**Selected passage:**
Segment Open

2) We have seen that in past 5-10 years the market have changed big way and has become

relatively more dynamic in nature. Nowadays there are a lot of new investors in the market

bring huge sums of money. What would be your advice to them for optimal investments and

savings in the early phase of their career?

➢ A person at a young age has relatively no big responsibilities that has to be fulfilled and is capable of

taking a relatively high amount of risk. Thus, a person should start as early as possible and give

maximum weightage to equities. Although, equities are an extremely risky asset class as compared to

other but is suitable for people at the start of their career as they no responsibilities, liabilities and

have nothing to lose. Supposedly, owing to the risk associated with financial markets, if a person loses

all hi wealth invested in equity market, then also he knows that he still has 30-35 years left of building

his wealth and he, apparently, didn’t lose such a substantial advice. Therefore, my advice to millennials

would be to start investing as soon as possible and devote maximum proportion of your portfolio to

equities.

Segment Closed

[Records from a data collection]
Segment Open

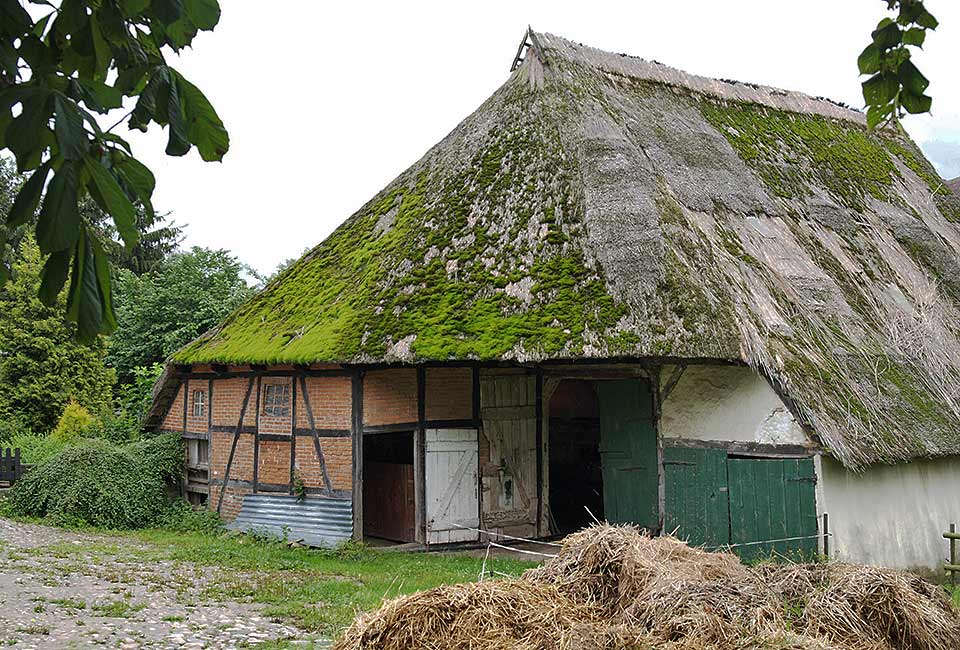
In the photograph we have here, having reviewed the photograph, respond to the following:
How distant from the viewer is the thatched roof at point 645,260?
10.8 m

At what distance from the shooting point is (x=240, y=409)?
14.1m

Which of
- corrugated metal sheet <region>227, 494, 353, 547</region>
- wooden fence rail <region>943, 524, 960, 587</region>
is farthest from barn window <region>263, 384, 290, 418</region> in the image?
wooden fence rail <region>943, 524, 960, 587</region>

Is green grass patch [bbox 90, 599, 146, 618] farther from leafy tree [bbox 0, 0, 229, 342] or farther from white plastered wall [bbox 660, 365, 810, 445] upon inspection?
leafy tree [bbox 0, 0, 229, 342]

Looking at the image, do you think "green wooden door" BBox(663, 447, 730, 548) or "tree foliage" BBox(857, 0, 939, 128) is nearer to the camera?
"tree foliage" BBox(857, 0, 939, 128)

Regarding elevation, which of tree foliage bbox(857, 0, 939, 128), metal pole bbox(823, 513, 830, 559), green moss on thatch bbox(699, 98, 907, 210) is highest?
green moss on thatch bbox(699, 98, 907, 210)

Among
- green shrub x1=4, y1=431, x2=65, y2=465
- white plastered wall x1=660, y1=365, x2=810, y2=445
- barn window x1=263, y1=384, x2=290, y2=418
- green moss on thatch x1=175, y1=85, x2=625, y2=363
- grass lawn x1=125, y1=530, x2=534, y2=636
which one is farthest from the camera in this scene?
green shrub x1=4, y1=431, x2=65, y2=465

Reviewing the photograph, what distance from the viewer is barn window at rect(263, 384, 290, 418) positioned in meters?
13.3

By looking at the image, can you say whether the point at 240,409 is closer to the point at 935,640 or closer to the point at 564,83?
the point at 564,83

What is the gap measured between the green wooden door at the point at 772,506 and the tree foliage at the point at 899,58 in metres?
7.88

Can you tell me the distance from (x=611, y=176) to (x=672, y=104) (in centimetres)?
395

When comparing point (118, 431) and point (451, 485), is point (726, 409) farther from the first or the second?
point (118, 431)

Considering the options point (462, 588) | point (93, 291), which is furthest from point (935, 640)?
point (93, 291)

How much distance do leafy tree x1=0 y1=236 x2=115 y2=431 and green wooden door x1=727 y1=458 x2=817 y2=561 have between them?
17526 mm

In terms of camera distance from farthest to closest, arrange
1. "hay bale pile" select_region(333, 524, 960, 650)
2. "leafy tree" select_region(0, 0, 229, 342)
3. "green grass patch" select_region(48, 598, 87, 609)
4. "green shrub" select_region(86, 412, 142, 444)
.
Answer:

Segment Closed

**What this exercise asks:**
A. Summarize the passage on investment advice for young investors in two sentences.
B. Answer these questions using the passage on investment advice for young investors:
(i) Over what span of years does the passage say the market has changed?
(ii) Which asset class does the passage call extremely risky compared with others?
(iii) How many years of wealth building does the passage say a young person still has left after losing everything invested in the equity market?
C. Extend the passage on investment advice for young investors from where it stops, keeping its question-and-answer format.

**Exercise results:**
A. The passage notes that the market has changed greatly over the past five to ten years, has become more dynamic, and now draws many new investors who bring large sums of money. It advises that young people should start investing as early as possible and give the largest share of their portfolio to equities, because they have few responsibilities and can take on high risk.

B.
(i) The past 5-10 years.
(ii) Equities.
(iii) 30-35 years.

C.
3) What do you think will be the impact of including financial literacy programs or workshops at

school level and how one should implement the same?

➢ Financial literacy programs are of great significance. Students should be taught basics of the financial

markets such as, working of financial markets, what are stocks, what are dividends, what is debenture,

what drives stock prices, etc.

➢ Also, as said earlier, that young people at the start of their career should take high degree of risk and

maximize their exposure to equities as much as possible. This philosophy of risk, return and payoff

should be thought to children in financial literacy programs.

4) When we talk about investments or savings, the term “power of compounding” is widely

used across various fields. What according to you is the significance or importance of “power

of compounding” for a person, not familiar with financial market, who is trying initiate

savings?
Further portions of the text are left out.